🤖 AI Summary
Deep learning models often suffer from poor generalization and untrustworthy predictions due to spurious correlations—such as background-label confounding—in training data. To address this, we propose a novel unsupervised debiasing framework based on conditional diffusion models. Leveraging their intrinsic sensitivity to bias, our method generates bias-aligned images to train a bias amplifier, effectively transforming the diffusion model’s inherent “defects” into an interpretable and controllable debiasing tool. Concurrently, it mitigates over-memorization of training data. Crucially, our approach requires no human-annotated bias labels. Evaluated on multiple benchmark datasets, it significantly outperforms existing state-of-the-art methods, substantially improving model robustness and trustworthiness under out-of-distribution conditions. By enabling bias modeling and disentanglement without supervision, our work establishes a new paradigm for addressing data bias in deep learning.
📝 Abstract
Deep learning model effectiveness in classification tasks is often challenged by the quality and quantity of training data which, whenever containing strong spurious correlations between specific attributes and target labels, can result in unrecoverable biases in model predictions.
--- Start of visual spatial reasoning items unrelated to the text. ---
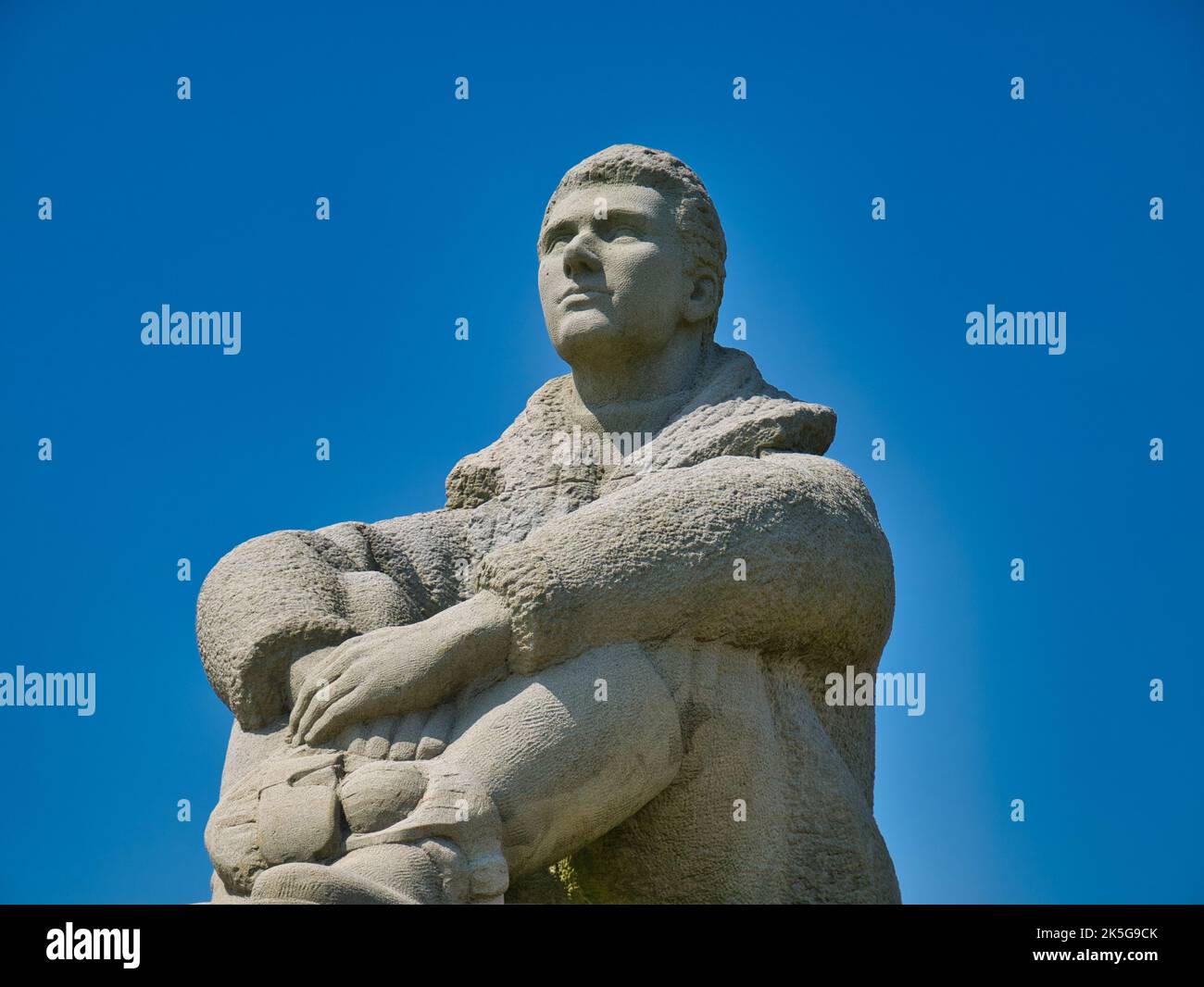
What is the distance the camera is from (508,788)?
6652mm

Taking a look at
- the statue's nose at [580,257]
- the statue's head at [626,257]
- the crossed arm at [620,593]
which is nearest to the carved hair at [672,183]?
the statue's head at [626,257]

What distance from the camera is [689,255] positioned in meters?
8.39

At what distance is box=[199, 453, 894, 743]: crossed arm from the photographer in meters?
6.92

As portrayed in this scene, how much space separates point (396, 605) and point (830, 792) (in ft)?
5.24

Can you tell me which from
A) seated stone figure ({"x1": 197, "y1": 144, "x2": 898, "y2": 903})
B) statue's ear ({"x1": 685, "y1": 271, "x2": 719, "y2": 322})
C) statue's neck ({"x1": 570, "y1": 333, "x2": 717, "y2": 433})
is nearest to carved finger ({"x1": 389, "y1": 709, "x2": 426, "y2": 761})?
seated stone figure ({"x1": 197, "y1": 144, "x2": 898, "y2": 903})

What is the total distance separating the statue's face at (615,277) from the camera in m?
8.20

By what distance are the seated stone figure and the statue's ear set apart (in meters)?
0.19

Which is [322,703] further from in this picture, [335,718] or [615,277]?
[615,277]

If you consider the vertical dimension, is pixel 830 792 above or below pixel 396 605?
below

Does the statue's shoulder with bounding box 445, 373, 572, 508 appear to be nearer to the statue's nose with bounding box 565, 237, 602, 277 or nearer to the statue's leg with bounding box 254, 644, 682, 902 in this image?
the statue's nose with bounding box 565, 237, 602, 277
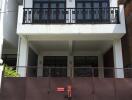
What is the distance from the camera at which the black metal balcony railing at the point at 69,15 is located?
12.8 metres

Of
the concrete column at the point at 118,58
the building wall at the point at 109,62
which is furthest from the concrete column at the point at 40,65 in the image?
the concrete column at the point at 118,58

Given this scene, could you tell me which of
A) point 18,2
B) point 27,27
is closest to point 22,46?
point 27,27

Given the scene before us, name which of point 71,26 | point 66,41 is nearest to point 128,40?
point 71,26

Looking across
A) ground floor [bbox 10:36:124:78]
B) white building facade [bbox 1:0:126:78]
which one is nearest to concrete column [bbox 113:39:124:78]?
white building facade [bbox 1:0:126:78]

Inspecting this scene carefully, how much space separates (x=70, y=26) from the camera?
39.6 feet

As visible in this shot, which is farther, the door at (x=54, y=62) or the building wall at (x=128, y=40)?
the door at (x=54, y=62)

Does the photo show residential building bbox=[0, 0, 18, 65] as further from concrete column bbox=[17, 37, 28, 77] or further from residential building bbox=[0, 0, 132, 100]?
concrete column bbox=[17, 37, 28, 77]

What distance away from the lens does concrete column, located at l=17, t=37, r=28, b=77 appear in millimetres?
12125

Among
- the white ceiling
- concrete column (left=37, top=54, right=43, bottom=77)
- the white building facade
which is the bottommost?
concrete column (left=37, top=54, right=43, bottom=77)

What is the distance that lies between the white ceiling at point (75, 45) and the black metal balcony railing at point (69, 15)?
1410 millimetres

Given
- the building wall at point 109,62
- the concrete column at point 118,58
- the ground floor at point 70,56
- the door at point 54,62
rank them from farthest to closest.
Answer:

Tackling these biases is crucial in improving model generalization and trust, especially in real-world scenarios. This paper presents Diffusing DeBias (DDB), a novel approach acting as a plug-in for common methods in model debiasing while exploiting the inherent bias-learning tendency of diffusion models. Our approach leverages conditional diffusion models to generate synthetic bias-aligned images, used to train a bias amplifier model, to be further employed as an auxiliary method in different unsupervised debiasing approaches. Our proposed method, which also tackles the common issue of training set memorization typical of this type of tech- niques, beats current state-of-the-art in multiple benchmark datasets by significant margins, demonstrating its potential as a versatile and effective tool for tackling dataset bias in deep learning applications.